Misunderstanding 1: machine learning in network security is a new thing.
For some reason, artificial intelligence technology in network security has become popular in the past. If you haven't followed this topic for a long time, you may think it's something new.
Some scenarios: the first machine learning algorithm, artificial neural network, was invented in the 1950s.
Interestingly, at that time, it was thought that the algorithm would soon lead to the emergence of "strong" artificial intelligence.
That is, intelligent thinking ability, independent thinking and artificial intelligence that can solve those default programming out-of-program tasks.
But then came the era of "weak" artificial intelligence, which can solve some creative tasks, such as identifying pictures, predicting the weather, playing chess and so on.
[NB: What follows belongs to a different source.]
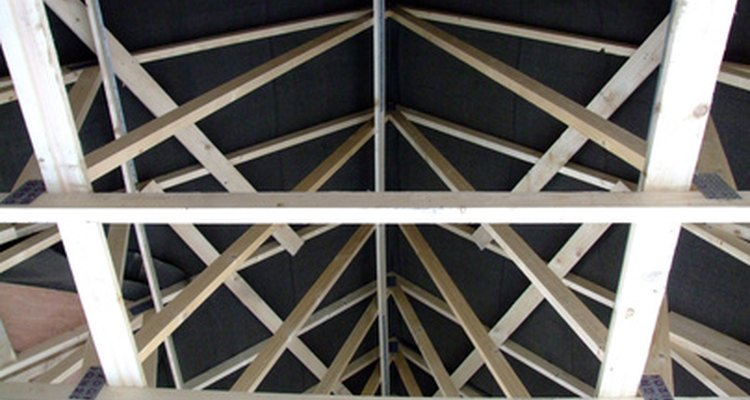 Roof trusses help spread the weight of the roof to the exterior walls.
Sixty years from now, we will have a better understanding of some basic facts, when the real artificial intelligence may have emerged, and the artificial intelligence we are talking about now is actually more accurately machine learning.
When it comes to the field of network security, machine learning is nothing new. Such algorithms were proposed about a decade ago, when the number of new malware doubled every two years.
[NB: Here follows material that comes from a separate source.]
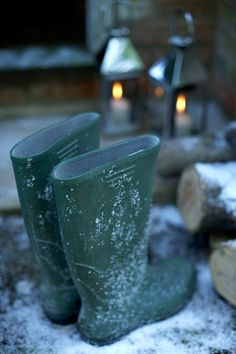 This reminds me so much of my late husband.  The green wellies, fresh cut logs, snow, and lanterns bring back memories of our little cabin in the Berkshires, Connecticut.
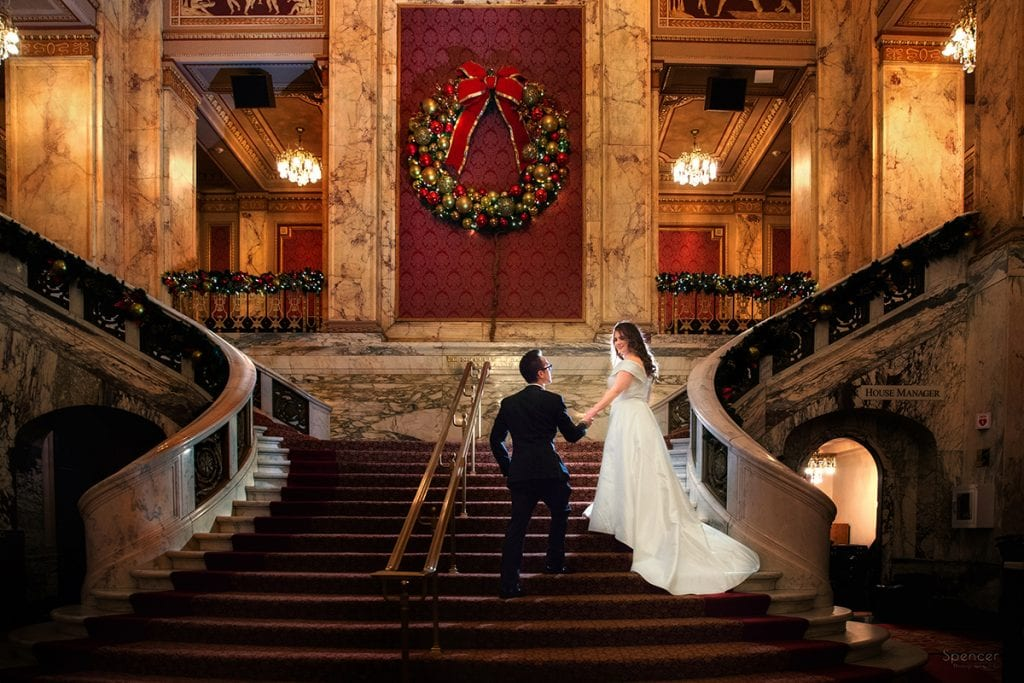 Christmas wedding picture of groom holding brides hand at Playhouse Square Cleveland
But simple automation is not enough for virus analysts, it requires a qualitative leap.
This leap occurs when dealing with virus family samples, where machine learning can be used to search for files similar to the samples that have been identified.
In the end, it was up to people to judge whether a file was malicious or not, but the work was quickly transferred to the machine.
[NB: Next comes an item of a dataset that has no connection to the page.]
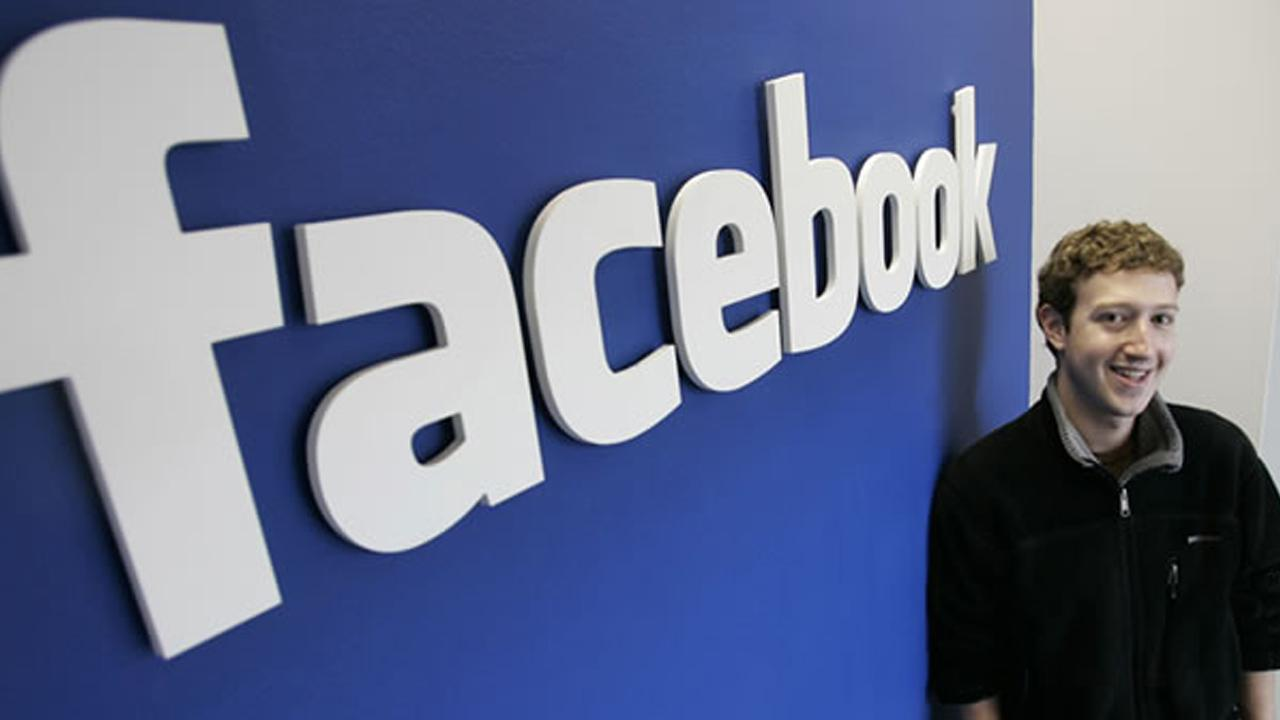 In this Feb. 5, 2007 file photo, Facebook CEO Mark Zuckerberg poses at his office in Palo Alto, Calif.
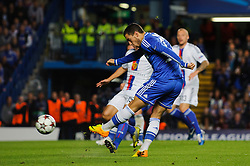Chelsea Midfielder Eden Hazard (BEL) shoots during the second half of the match - Photo mandatory by-line: Rogan Thomson/JMP - Tel: 07966 386802 - 18/09/2013 - SPORT - FOOTBALL - Stamford Bridge, London - Chelsea v FC Basel - UEFA Champions League Group E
In other words, machine learning is nothing new in the cyber security industry.
Misunderstanding 2: machine learning in network security is simple and straightforward-everything is ready-made.
In some areas, it is true that machine learning has algorithms that have been prepared for a long time. These areas include facial recognition, emotional recognition or distinguishing cats from dogs.
In this case, there are usually some people who do a lot of thinking, determine the necessary identification, select the appropriate mathematical tools, set up the necessary computing resources, and then publish their research results.
Now, everyone who does this work can take advantage of these algorithms.
This leads to the wrong impression that an algorithm to detect malware already exists.
In fact, this is not the case. we spent more than a decade developing this technology at Kaspersky Lab and applied for a lot of patents.
Our ongoing research and coming up with new ideas also have something to do with the next misunderstanding.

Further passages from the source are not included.